Jensen designed berms reminiscent of glacial land formations surrounding a low-lying area. Within this lower portion of the park, he followed the edges of a remnant sand dune to create a lagoon between two brooks. The brooks emerged from limestone outcroppings as low waterfalls, symbolizing the source of his “prairie river.” An icon of Jensen’s design for Columbus Park is its Prairie Style water garden, which he had used previously in Humboldt Park (1907). Jensen selected native trees, shrubs, and wildflowers to embellish the landscape.
Jensen sculpted broad open meadows and hilltop space for a “Player’s Green” where events of pageantry, outdoor theater, and celebrations could take place. A playground featuring one of Jensen’s signature council rings was also built—the designer was a strong advocate for play spaces and believed that community theater and storytelling were critical aspects of education. Other architectural elements in the landscape include the hip-roofed copper entrance lanterns that Schmidt, Garden and Martin designed in 1918 and a playground shelter believed to be designed by John Van Bergen (1885–1969). A grand refectory and boat landing was designed by Chatten and Hammond in 1922 and stands out as a stylistic departure from the style of the surrounding park. Two revival-style buildings were also erected: a stable by James Dibelka (1869–1924) in 1917 and a field house by John Christensen (1878–1967) in 1918.
Some view the strong sense of regionalism present in the design of Columbus Park as a parallel to the populist movement of the early twentieth century that promoted localized folk knowledge over the encroaching power of the federal government, corporations, and foreign influence. The horizontality of prairies, hawthorn branches, and rocky stone outcroppings in Columbus’s Prairie Style landscape reflect Jensen’s egalitarian ideals and principles, which came through in much of his work. As the father of the Midwestern conservation movement, he ardently argued for native vegetation, declaring that “Every Plant has fitness and must be placed in its proper surroundings so as to bring out its full beauty. Therein lies the art of landscaping.”
Jensen’s work is sometimes characterized by a strong element of horizontality which served to create a distinct kind perception. In Columbus Park, a large island of trees interrupt an open space with irregular boundaries in an effort to distort depth perception and provide the curious, elongated glimpses that Jensen called the “broad view.” The repetition of small trees, such as crabapples and hawthorns, along the edge of the open meadow further increase this effect as they lose focus in the distance. Jensen brought together these and other ideas from the work of other naturalistic designers such as Frederick Law Olmsted and Andrew Jackson Downing.
Today, Columbus Park continues to embody Jensen’s ideas and to serve the public as a widely used community space. It has multiple facilities available to visitors—the refectory is a popular site for weddings and other special events and the prairie-like meadows have been maintained as ball fields and a golf course. Nine acres of the park’s south end were cleared for the Eisenhower Expressway in 1953 and other minor modifications to the plan and layout occurred at this time. Despite these changes, the park remains Jensen’s masterpiece and was declared a National Historical Landmark in 2003.
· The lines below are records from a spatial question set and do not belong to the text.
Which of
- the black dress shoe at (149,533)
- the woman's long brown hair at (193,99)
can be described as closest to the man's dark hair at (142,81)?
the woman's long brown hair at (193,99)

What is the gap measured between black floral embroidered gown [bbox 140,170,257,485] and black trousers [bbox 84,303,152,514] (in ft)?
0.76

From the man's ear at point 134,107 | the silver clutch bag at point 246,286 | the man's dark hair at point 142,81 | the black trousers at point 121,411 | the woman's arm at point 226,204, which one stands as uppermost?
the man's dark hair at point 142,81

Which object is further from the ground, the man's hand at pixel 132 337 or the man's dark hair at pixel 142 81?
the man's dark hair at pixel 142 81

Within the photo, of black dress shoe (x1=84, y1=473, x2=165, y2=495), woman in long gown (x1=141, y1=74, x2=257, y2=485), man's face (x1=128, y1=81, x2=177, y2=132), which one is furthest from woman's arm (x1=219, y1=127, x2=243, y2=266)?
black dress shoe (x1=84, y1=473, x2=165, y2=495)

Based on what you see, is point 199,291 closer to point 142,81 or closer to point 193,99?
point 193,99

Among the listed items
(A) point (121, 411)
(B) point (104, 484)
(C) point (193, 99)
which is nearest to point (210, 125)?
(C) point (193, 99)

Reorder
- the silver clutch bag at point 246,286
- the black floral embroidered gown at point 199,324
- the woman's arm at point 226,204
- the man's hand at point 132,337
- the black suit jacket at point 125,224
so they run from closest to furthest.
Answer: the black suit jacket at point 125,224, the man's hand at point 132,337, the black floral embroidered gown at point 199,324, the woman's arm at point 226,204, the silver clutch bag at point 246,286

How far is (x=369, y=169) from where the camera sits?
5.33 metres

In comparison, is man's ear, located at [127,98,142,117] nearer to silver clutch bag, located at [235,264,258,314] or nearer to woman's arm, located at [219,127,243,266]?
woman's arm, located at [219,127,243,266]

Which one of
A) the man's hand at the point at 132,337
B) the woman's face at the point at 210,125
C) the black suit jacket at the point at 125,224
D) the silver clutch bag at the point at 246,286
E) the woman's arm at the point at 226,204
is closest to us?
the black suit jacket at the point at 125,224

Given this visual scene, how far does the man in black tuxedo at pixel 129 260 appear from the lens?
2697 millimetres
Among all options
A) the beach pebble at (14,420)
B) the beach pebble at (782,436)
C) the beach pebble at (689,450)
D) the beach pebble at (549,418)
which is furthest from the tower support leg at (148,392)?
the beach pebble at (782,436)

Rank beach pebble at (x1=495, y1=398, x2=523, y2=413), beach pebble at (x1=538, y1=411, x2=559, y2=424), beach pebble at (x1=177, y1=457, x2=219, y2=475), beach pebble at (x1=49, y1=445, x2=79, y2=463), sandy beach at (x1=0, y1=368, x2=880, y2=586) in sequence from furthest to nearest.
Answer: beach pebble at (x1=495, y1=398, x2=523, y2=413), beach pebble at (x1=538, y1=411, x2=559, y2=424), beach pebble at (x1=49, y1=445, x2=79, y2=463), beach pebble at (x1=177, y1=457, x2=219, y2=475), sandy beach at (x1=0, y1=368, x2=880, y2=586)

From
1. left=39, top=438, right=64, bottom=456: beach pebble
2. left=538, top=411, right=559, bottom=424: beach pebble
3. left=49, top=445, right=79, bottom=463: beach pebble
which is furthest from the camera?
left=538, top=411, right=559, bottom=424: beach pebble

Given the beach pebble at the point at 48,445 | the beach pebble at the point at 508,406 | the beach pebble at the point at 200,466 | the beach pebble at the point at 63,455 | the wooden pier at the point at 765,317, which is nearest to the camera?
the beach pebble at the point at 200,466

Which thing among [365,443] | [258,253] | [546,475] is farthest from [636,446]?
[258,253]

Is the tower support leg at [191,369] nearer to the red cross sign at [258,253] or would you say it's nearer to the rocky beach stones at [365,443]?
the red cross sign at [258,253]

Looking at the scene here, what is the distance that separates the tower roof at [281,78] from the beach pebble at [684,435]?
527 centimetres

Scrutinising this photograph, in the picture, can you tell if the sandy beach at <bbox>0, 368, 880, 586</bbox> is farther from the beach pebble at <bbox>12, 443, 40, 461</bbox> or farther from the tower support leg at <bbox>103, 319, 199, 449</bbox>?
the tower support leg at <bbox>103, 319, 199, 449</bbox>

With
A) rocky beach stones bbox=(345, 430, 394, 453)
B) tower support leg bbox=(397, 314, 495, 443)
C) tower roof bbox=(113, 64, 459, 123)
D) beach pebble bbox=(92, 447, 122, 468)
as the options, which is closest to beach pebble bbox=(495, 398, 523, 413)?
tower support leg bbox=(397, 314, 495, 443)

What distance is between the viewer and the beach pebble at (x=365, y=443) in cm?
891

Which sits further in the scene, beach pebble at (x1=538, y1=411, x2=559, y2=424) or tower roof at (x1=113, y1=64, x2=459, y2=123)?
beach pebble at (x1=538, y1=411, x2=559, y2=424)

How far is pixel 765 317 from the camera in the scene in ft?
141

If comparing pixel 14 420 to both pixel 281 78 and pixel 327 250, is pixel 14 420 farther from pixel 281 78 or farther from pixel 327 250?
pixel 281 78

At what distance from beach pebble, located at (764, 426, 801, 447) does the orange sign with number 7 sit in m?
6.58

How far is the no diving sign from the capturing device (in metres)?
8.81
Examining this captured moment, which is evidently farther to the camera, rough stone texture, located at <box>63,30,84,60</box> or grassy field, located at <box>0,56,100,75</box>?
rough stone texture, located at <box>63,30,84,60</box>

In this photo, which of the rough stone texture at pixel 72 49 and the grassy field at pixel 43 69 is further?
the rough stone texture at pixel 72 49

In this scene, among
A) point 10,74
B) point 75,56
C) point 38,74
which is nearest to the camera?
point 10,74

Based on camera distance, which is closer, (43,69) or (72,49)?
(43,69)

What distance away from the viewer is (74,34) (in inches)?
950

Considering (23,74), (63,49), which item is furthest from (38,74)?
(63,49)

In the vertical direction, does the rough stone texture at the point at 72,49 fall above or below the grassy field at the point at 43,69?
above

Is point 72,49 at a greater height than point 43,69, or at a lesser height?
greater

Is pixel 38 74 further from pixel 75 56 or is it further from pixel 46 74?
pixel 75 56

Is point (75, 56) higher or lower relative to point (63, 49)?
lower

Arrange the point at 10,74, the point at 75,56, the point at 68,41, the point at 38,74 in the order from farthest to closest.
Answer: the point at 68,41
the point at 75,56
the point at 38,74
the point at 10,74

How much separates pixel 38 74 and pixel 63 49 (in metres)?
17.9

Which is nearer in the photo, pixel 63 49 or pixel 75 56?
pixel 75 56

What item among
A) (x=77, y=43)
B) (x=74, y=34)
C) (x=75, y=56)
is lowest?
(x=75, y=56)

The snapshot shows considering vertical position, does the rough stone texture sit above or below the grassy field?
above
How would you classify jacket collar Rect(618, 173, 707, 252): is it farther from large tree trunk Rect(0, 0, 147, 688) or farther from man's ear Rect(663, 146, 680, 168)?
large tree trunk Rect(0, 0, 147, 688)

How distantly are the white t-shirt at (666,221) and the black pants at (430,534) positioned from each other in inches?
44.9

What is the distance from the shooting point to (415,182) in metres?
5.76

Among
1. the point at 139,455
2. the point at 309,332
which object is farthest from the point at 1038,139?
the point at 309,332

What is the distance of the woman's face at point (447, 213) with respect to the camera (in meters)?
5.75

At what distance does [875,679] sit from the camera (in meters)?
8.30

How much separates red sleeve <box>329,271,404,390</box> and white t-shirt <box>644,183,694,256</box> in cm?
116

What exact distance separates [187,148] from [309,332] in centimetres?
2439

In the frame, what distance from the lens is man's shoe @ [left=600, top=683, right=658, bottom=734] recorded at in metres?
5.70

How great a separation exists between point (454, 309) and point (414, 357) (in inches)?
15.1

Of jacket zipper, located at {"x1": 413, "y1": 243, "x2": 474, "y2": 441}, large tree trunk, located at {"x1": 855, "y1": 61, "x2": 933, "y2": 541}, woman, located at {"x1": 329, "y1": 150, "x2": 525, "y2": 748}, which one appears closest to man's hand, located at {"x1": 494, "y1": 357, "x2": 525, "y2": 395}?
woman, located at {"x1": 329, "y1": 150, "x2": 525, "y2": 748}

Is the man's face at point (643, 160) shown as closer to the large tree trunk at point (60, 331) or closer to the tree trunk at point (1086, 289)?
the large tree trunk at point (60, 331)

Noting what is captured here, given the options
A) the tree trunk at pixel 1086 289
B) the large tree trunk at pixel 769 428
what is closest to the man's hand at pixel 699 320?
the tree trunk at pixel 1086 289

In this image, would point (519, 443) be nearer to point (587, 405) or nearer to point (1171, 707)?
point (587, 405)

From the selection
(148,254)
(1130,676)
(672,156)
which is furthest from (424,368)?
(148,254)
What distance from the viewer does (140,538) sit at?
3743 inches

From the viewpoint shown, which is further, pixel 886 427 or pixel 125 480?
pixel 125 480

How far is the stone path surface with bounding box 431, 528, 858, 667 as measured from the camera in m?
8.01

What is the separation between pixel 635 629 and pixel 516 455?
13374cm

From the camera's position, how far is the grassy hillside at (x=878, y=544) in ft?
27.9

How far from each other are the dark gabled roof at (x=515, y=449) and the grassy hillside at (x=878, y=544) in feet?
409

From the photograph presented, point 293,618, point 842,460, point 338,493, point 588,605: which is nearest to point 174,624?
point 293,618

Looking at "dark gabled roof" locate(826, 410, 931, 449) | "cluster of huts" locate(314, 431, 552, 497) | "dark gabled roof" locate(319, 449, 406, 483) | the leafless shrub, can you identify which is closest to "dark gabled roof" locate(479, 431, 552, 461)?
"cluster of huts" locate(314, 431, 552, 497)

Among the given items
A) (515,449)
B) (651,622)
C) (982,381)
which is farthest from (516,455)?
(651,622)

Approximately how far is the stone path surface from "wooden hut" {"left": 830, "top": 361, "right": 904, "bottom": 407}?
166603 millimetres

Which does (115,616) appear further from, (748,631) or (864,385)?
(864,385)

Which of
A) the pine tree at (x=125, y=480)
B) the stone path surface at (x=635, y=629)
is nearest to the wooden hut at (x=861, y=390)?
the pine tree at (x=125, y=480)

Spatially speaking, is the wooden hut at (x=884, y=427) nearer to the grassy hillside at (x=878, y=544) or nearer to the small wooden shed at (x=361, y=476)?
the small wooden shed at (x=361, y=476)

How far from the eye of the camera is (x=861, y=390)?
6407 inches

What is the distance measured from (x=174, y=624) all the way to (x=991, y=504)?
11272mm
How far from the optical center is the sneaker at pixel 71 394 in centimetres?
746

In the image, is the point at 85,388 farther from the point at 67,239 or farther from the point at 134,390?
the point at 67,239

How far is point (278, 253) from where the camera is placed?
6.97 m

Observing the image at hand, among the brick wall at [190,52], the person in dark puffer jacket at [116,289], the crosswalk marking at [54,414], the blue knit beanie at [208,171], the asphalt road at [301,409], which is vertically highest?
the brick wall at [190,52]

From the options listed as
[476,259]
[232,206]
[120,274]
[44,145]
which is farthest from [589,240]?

Kent, Cheryl. “A Force of Nature: The Life and Work of Jens Jensen.” Journal of the Society of Architectural Historians 63, no. 2 (2004): 225-227.
Grese, Robert E. Jens Jensen: Maker of Natural Parks and Gardens. Baltimore: Johns Hopkins University Press, 1992.
Spirn, Anne Whiston. “The Authority of Nature: Conﬂict, Confusion, and Renewal in.” Ecology and design: Frameworks for learning 1 (2001): 29.